37 ちびサタン(ダンタリオンの視点)
「……」
ちっこい悪魔は俺の肩からひょいと飛び降り、机の上で静かに座っていた。
彼なりに、何か思うことがあるようだ。
「腹は立つが、アスタロトの言う通りかもしれん」
と、呟いたちっこい悪魔は、自らの小さい手を見つめながら話し始めた。
「魔王だった頃の吾輩は、エテルを喰らうたびに憤怒が収まらんくてな。それを紛らわそうと、さらにまたエテルを欲してしまうという悪循環にハマっておったのよ」
まるで魔王サタン様であるかのような発言に引っかかった俺は、まさかと思いつつちっこい悪魔に尋ねてみる。
「……魔王だった頃?というのは」
ちっこい悪魔はふんと鼻を鳴らした。
「吾輩は魔王サタンであるぞ!」
「えっっ……!?」
俺がきょとんとすると、ちっこい悪魔……改め、ちびサタンは、その短い手で俺の手をぽかすかと叩いた。

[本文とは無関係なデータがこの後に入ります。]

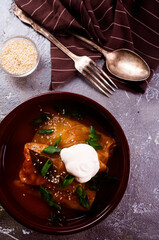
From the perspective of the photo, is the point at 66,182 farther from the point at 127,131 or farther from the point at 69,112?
the point at 127,131

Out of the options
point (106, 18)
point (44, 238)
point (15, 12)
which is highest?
point (15, 12)

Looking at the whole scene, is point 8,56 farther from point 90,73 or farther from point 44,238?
point 44,238

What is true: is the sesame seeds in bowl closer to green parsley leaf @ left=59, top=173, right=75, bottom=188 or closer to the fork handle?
the fork handle

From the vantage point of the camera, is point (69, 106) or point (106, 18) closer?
point (69, 106)

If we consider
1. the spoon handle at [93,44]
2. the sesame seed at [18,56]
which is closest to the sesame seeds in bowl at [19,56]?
the sesame seed at [18,56]

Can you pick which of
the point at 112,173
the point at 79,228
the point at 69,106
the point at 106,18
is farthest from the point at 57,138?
the point at 106,18
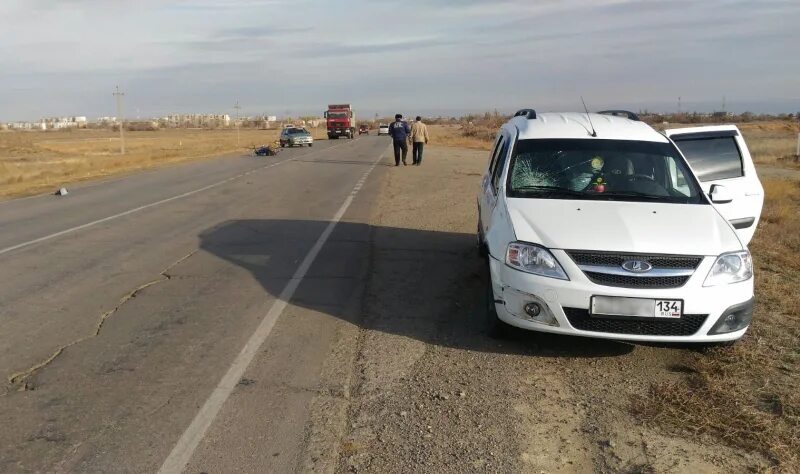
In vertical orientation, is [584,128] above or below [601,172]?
above

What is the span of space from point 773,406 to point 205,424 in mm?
3536

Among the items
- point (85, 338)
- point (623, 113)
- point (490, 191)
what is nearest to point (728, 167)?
point (623, 113)

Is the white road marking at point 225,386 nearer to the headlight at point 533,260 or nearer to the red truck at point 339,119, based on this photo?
the headlight at point 533,260

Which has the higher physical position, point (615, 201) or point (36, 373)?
point (615, 201)

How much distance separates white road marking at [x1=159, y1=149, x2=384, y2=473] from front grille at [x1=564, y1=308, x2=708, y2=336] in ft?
7.96

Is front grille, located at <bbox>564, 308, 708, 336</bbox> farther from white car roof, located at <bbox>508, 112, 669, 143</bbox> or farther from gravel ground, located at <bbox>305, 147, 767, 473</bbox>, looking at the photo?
white car roof, located at <bbox>508, 112, 669, 143</bbox>

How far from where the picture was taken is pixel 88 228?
11.8 m

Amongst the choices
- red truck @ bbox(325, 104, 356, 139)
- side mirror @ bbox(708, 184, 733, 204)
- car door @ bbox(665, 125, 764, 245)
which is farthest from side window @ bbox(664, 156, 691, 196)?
red truck @ bbox(325, 104, 356, 139)

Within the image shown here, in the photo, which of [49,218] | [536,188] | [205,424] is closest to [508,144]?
[536,188]

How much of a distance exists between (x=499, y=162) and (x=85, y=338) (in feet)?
14.2

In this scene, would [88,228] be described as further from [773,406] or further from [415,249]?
[773,406]

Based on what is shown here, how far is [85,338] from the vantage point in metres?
5.80

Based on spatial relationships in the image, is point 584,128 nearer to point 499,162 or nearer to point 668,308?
point 499,162

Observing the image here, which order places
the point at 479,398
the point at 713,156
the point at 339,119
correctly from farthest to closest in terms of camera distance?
the point at 339,119 < the point at 713,156 < the point at 479,398
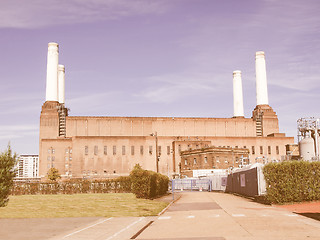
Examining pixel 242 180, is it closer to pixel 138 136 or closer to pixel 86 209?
pixel 86 209

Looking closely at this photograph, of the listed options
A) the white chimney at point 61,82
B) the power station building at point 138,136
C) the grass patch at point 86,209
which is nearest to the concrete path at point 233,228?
the grass patch at point 86,209

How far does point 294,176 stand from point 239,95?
107 m

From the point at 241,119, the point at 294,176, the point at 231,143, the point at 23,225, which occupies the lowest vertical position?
the point at 23,225

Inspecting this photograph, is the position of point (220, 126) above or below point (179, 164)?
above

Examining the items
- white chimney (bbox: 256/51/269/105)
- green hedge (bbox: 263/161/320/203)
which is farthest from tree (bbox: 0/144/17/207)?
white chimney (bbox: 256/51/269/105)

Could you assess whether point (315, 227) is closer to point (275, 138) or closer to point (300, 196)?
point (300, 196)

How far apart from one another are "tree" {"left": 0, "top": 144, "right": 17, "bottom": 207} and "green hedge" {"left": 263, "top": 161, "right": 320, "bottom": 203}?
15988 millimetres

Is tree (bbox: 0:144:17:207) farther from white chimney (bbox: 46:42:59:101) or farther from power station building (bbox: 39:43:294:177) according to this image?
white chimney (bbox: 46:42:59:101)

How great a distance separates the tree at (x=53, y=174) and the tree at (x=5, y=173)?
90.8 metres

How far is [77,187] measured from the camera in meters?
55.1

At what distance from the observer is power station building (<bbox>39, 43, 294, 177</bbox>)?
4532 inches

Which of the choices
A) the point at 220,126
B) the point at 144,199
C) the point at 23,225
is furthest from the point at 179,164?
the point at 23,225

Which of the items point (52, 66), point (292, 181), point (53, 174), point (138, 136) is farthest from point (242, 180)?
point (52, 66)

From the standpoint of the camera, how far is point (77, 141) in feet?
380
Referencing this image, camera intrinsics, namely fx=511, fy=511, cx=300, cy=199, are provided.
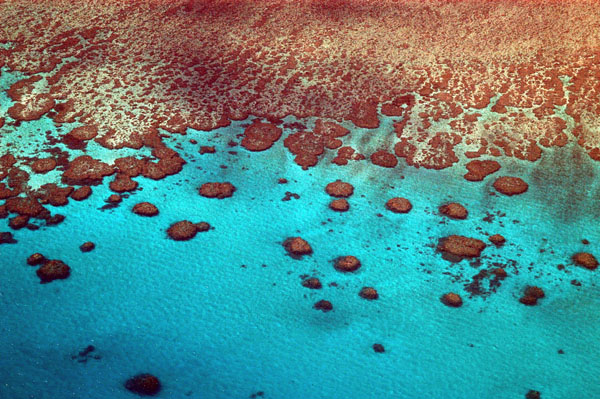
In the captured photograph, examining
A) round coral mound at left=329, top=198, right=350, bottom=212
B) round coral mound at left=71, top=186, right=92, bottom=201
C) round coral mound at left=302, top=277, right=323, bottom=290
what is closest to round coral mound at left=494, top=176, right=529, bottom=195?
round coral mound at left=329, top=198, right=350, bottom=212

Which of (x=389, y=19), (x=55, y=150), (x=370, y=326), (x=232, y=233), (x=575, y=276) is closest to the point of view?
(x=370, y=326)

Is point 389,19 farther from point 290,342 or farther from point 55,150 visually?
point 290,342

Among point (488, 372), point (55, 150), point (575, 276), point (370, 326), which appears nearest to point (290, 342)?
point (370, 326)

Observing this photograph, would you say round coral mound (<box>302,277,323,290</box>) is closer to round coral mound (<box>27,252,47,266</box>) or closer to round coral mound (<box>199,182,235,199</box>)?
round coral mound (<box>199,182,235,199</box>)

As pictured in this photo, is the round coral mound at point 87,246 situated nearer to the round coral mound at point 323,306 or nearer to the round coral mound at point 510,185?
the round coral mound at point 323,306

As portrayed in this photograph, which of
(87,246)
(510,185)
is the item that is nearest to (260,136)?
(87,246)

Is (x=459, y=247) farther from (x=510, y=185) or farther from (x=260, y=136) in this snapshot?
(x=260, y=136)
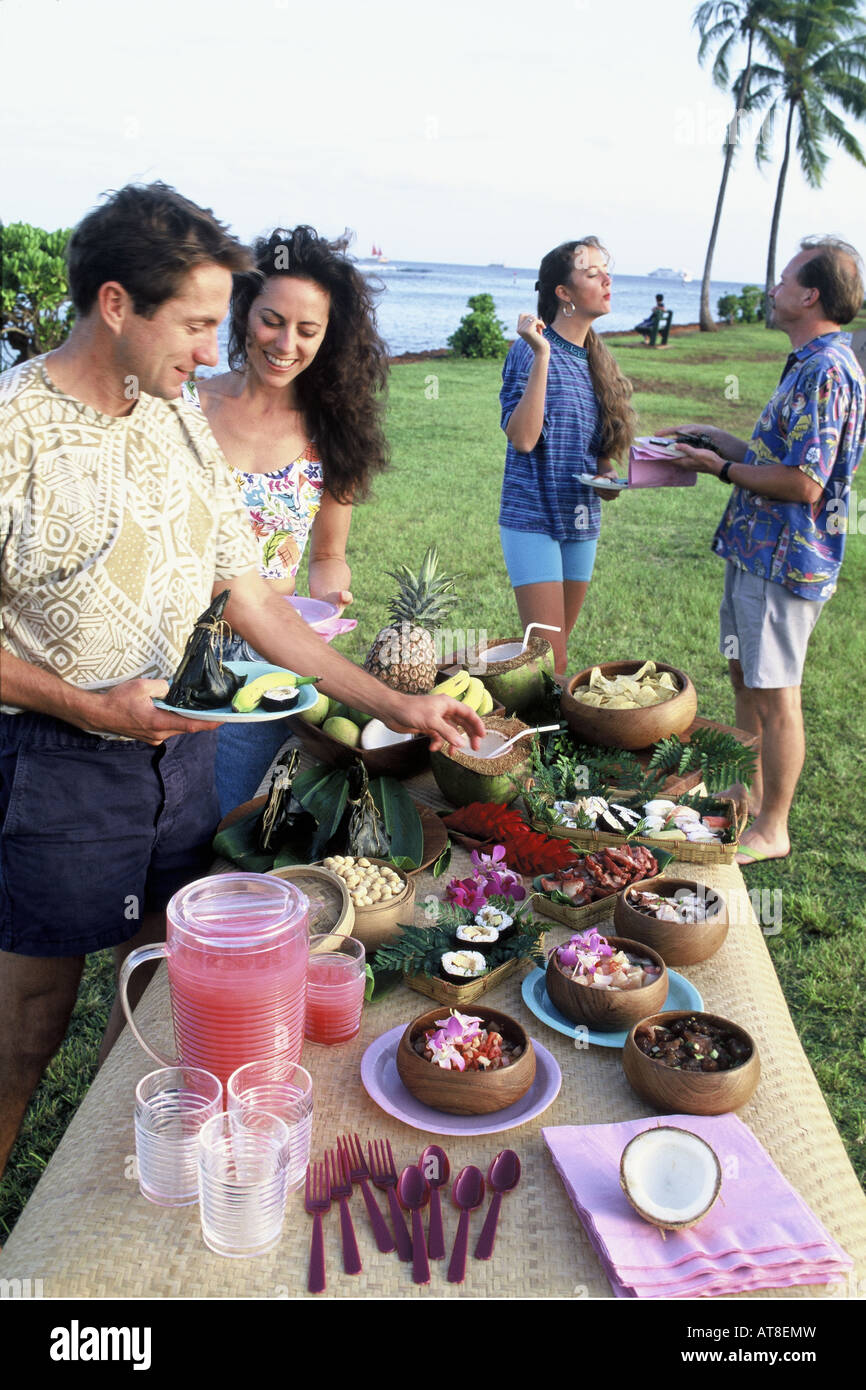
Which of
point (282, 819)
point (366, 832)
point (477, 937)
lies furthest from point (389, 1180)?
point (282, 819)

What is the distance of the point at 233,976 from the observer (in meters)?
1.59

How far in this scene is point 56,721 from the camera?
2312 millimetres

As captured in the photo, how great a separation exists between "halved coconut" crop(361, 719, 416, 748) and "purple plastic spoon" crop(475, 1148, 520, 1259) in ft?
4.39

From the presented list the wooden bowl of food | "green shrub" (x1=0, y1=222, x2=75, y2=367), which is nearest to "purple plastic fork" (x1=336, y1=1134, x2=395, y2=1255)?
the wooden bowl of food

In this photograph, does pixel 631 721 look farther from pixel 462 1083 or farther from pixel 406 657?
pixel 462 1083

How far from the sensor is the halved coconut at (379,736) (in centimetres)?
282

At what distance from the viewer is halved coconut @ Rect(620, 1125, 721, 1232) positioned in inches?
58.1

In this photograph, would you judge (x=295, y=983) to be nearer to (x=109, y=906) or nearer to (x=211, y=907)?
(x=211, y=907)

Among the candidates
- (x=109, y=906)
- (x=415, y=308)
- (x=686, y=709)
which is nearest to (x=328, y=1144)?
(x=109, y=906)

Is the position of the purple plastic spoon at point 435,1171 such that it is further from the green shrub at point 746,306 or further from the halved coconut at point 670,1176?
the green shrub at point 746,306

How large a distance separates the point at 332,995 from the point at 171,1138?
409mm

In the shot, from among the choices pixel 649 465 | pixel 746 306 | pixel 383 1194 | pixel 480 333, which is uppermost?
pixel 746 306

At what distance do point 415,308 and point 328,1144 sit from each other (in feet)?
174

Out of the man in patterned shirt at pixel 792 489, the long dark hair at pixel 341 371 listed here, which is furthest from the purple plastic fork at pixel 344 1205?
the man in patterned shirt at pixel 792 489
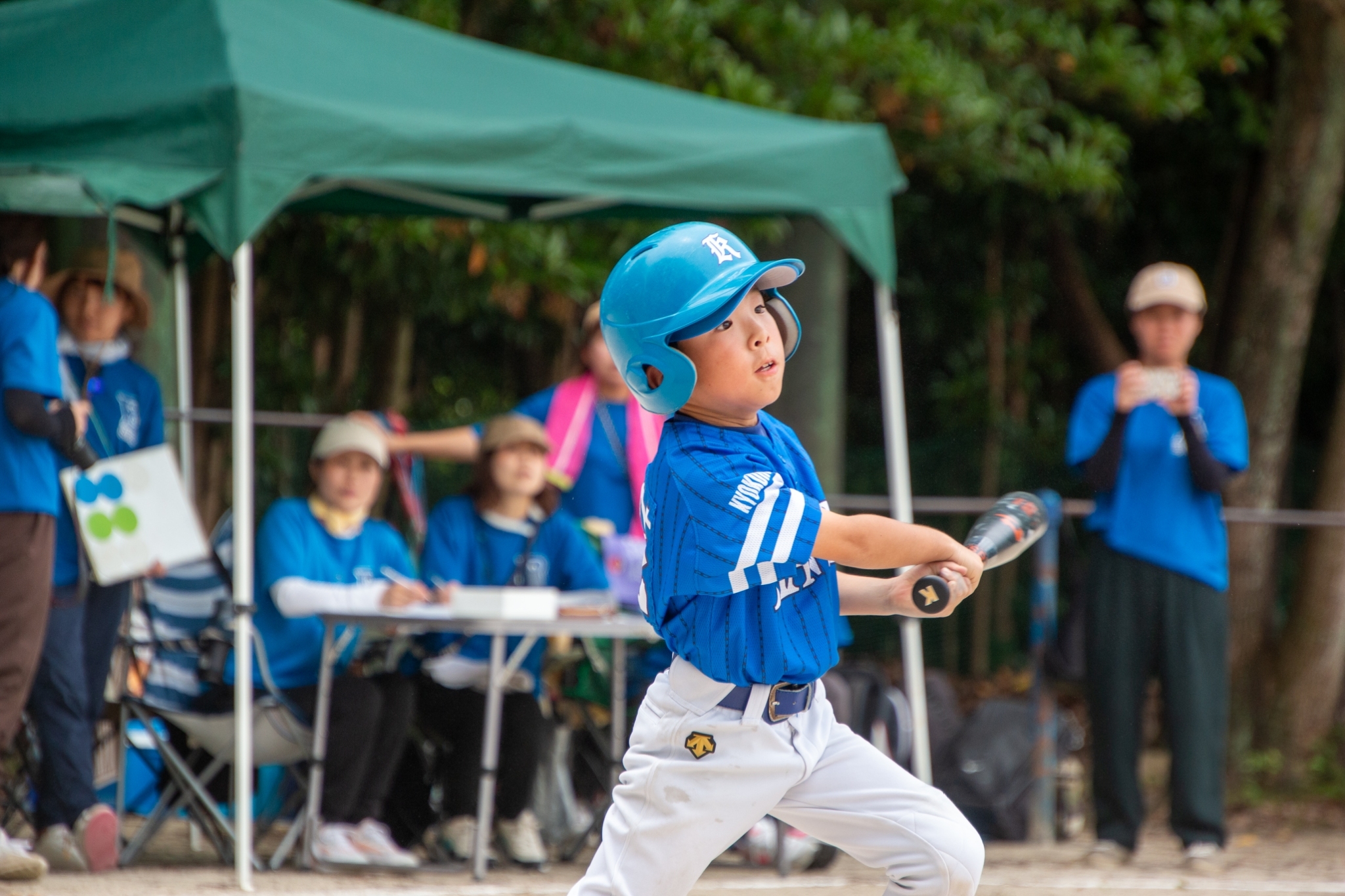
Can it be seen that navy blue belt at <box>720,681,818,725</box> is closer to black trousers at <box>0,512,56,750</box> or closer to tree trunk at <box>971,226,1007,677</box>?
black trousers at <box>0,512,56,750</box>

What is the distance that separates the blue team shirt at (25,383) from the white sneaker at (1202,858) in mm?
4208

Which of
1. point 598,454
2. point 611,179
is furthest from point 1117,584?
point 611,179

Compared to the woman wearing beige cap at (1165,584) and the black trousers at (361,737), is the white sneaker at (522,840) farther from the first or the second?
the woman wearing beige cap at (1165,584)

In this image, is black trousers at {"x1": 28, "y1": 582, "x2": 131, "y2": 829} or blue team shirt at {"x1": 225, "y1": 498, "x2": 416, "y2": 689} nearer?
black trousers at {"x1": 28, "y1": 582, "x2": 131, "y2": 829}

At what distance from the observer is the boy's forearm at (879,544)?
8.96 feet

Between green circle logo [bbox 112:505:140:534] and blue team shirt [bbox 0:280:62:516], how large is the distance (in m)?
0.45

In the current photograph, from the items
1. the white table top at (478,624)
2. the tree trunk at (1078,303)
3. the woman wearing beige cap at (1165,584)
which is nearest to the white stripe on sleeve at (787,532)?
the white table top at (478,624)

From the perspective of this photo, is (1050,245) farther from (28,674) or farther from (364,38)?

「今更か、貴様!!威厳とかで早々にわかれ、バカ者!!」
「すいません……」
サタン様の理不尽な怒りも、このちっこい姿だとなんだか可愛い。
「吾輩は勇者に魔力を封じられ、家臣たちにエテルを持ち逃げされて、こんなちんちくりんな姿になってしまった。まさかダンタリオンに救われるとは思わなかったのだ」
「……」
「ダンタリオン。貴様が遺恨を晴らすというなら。
吾輩もそれを見届けてみたくなった」
「……え」
「吾輩は人間だったころの記憶とやらを、もう一片も有しておらん。
ゆえに、吾輩はこのままエテルを喰らわなければ、そのうち消えるだろうが、
それも悪くないと思ってな」
「えっと……」
「と言うわけで吾輩、消えるまではお前に付きまとうぞ!」
と、ちっこい悪魔……改めちびサタン様が、俺にびしっと指をさす。
(……!!)
なんちゅー宣言だ。
「魔王様が付いてくださるなら、俺も心強いです」
と、俺が答えれば、ちびサタンは嬉しかったようだ。
「し、仕方ねーな!」
と、両手の人差し指をつんつんする姿に、なんだか俺はキュンとしてしまった。
(魔王様にきゅんとする日がくるとは……)
と、頭を抱える俺の前に、空から「何か」が落下してきて、ぐさりと地面に刺さった。
「痛ってぇ~。も~マモンったら乱暴だぜ」
それは、人間の俺が切望したらしい存在。
「クロム……っ!!」
俺はクロムに駆け寄り、地面から引き抜いてやった。
「ダンタリオンの旦那ァ!!会いたかったぜ」
嬉しそうに飛び跳ねるクロムには、なぜかパイナップルの果実っぽい黄色い粘土が沢山突き刺さっている。
「お前……」
と、俺がその姿にツッコミを入れようとすると、クロムは表情に影を落とした。
「……なにも聞かないでくれ、旦那」
「わ、わかった……」
そんな俺たちの周りでは、市場の悪魔たちが騒ぎ立て、いっせいに逃げ惑い始めた。
「やべえよ!!」
「逃げろ、逃げろ!!」
辺りを見やれば、騒ぎの源はアスモデウスの館らしい。
建物は崩れて瓦礫が転がっているが、そこに巨大蜘蛛をつれたマモン様と大量のサソリを従えるアスモデウス様、さらにはベルフェゴール様が集っていた。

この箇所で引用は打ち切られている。